* [Work instruction]:
Two lines below mark the span: the one containing "body_size: -1288" and the one containing "window['7f1c7949-b7b1-42c2-b847-0b31b4edc905'] = true;". Set down both, plus every line between, exactly as they stand, and nothing else.

Collected data:
--- START ---
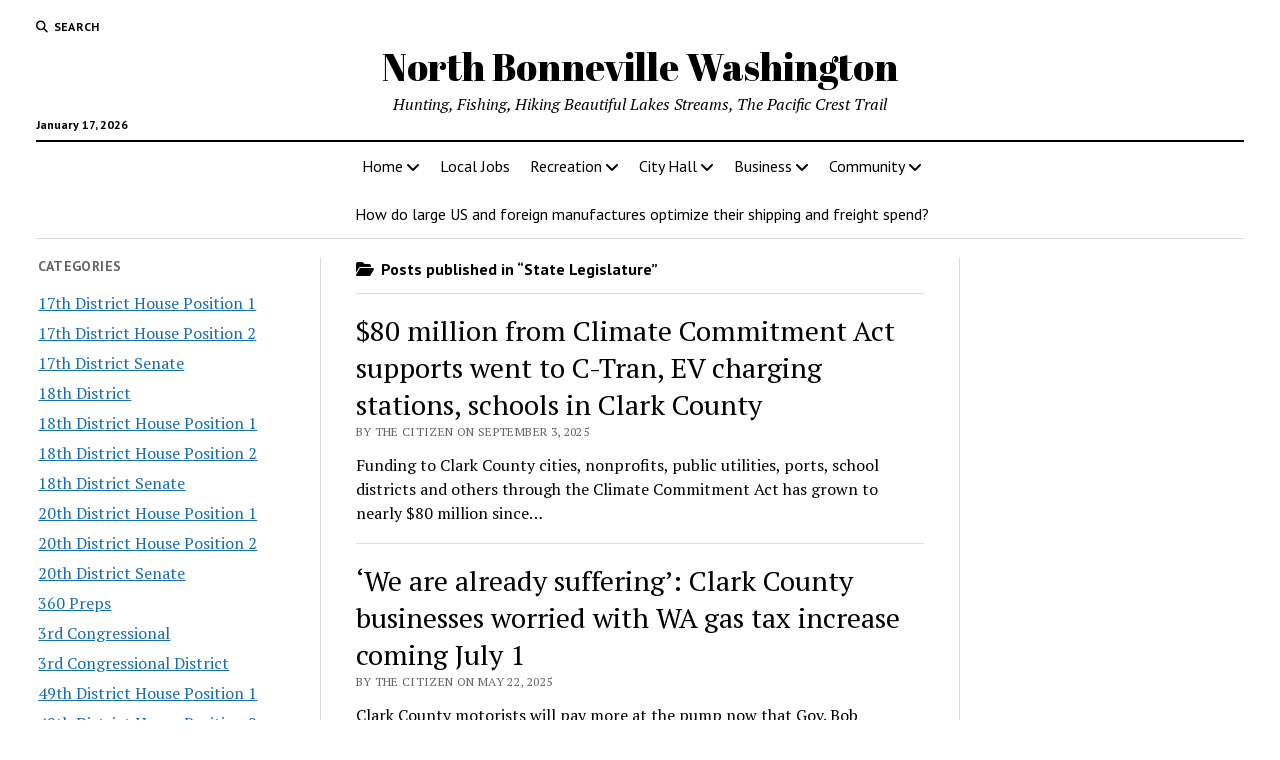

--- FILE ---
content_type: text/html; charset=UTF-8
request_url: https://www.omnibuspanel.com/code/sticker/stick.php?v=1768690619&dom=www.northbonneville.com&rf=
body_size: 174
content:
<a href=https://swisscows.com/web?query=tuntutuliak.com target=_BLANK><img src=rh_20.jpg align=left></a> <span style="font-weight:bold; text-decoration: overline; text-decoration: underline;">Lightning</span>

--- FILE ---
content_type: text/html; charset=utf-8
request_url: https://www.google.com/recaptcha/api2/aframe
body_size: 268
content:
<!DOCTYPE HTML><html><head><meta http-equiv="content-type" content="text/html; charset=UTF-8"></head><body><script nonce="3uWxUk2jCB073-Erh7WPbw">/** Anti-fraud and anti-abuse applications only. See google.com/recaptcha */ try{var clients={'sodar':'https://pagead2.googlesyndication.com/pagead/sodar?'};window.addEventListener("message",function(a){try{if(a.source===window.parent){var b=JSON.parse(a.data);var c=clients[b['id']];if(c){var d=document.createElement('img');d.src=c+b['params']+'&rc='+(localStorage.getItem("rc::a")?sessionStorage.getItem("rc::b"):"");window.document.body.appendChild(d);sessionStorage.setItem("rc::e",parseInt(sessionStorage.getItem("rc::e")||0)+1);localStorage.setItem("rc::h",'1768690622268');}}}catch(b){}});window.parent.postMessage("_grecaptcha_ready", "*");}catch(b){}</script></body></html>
--- END ---
--- START ---
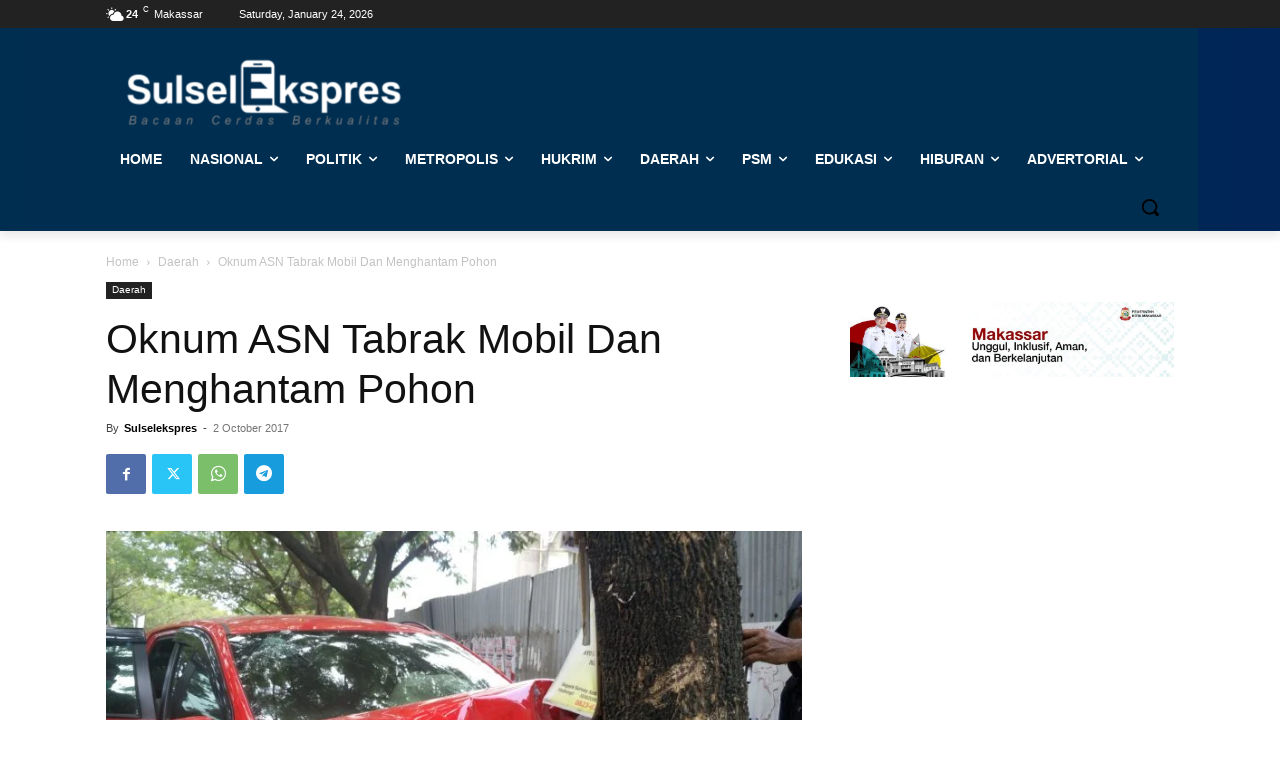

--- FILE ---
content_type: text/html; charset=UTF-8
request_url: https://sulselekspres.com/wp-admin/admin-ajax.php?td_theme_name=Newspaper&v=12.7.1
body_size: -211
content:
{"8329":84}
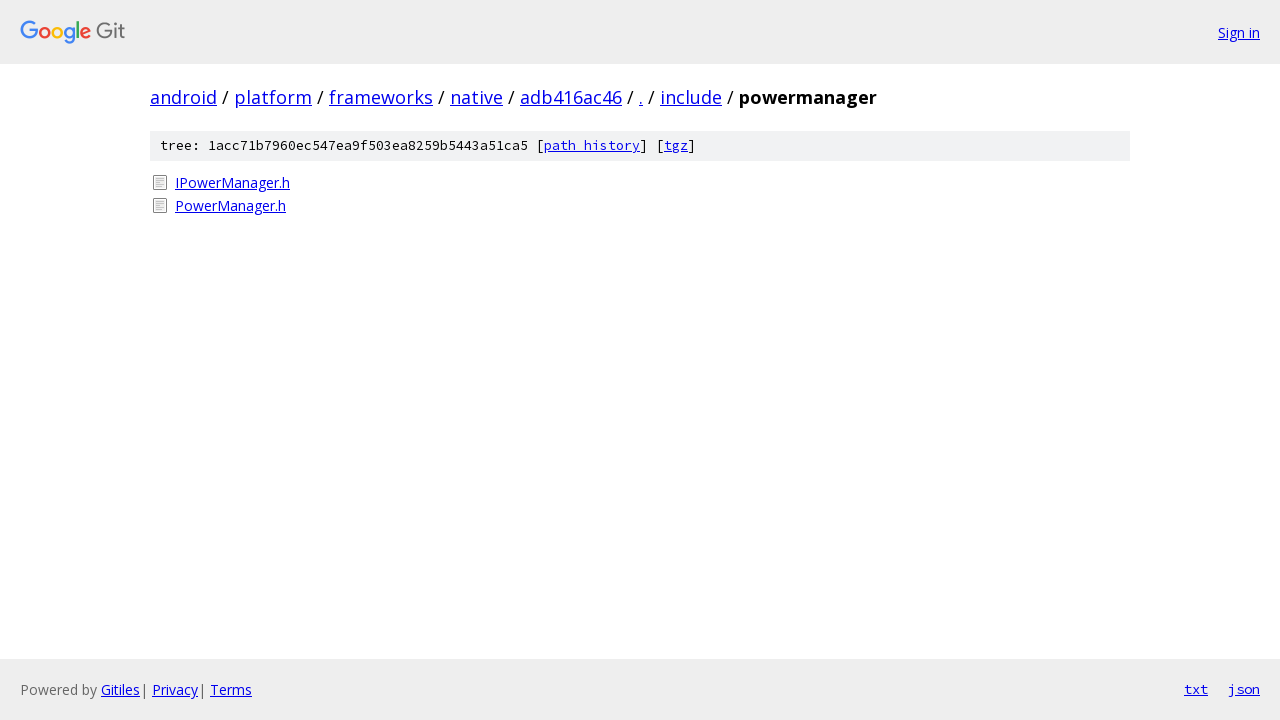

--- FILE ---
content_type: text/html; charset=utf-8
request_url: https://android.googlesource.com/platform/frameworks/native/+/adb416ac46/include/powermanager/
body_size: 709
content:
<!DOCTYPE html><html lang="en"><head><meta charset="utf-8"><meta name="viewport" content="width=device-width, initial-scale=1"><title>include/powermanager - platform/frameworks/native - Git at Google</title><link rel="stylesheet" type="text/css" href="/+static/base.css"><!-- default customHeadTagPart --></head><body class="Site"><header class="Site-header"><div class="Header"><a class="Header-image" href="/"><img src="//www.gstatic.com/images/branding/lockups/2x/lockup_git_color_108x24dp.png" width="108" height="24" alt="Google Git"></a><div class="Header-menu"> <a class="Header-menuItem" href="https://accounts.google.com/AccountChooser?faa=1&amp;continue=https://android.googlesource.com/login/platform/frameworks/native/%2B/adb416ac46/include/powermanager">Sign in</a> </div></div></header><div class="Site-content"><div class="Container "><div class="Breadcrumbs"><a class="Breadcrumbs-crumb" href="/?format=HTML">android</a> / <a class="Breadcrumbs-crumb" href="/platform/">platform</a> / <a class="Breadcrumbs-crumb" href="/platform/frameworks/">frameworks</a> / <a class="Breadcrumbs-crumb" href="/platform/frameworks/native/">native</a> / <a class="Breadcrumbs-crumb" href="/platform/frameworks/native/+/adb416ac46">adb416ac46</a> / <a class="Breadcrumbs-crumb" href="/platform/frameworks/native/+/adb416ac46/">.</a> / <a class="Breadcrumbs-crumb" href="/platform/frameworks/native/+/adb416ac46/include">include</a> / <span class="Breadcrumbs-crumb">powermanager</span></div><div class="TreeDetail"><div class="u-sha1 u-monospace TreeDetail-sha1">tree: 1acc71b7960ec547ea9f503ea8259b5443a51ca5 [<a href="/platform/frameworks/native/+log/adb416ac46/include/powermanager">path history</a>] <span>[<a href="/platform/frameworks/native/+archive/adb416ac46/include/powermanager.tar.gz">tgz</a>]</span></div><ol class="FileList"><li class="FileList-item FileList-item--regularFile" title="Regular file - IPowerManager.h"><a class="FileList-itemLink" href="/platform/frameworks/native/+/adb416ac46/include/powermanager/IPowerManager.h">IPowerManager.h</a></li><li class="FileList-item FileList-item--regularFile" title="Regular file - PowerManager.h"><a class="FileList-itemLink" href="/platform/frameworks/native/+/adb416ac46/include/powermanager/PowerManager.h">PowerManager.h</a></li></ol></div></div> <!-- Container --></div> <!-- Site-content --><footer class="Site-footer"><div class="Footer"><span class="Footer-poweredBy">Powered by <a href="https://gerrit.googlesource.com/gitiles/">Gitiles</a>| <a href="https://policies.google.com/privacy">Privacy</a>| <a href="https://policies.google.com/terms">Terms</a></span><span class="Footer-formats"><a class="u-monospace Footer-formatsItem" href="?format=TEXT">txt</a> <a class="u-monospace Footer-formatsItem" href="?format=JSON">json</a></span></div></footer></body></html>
--- END ---
--- START ---
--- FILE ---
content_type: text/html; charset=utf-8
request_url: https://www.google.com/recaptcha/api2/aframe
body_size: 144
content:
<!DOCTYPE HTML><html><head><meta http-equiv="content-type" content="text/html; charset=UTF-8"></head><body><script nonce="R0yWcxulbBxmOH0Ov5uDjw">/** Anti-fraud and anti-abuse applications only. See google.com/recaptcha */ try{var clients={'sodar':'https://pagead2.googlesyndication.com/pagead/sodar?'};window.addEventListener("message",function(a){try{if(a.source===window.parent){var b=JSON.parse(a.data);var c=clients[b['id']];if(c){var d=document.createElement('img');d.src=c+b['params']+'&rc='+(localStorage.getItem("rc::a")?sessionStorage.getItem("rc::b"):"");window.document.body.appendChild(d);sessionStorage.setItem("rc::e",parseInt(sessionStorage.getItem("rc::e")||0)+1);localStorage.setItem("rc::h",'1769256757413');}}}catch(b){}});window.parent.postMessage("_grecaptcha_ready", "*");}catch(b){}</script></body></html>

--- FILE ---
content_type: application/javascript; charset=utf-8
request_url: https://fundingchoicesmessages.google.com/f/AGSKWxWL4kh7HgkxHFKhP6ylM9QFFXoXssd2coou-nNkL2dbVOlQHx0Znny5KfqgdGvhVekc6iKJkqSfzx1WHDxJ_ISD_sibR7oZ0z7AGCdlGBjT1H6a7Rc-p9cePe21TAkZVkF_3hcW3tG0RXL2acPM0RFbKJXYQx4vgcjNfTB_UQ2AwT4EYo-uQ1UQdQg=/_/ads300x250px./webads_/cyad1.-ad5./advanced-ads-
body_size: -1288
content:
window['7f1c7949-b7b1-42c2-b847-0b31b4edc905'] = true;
--- END ---
* [Response to this task]:
body_size: -1288
content:
window['7f1c7949-b7b1-42c2-b847-0b31b4edc905'] = true;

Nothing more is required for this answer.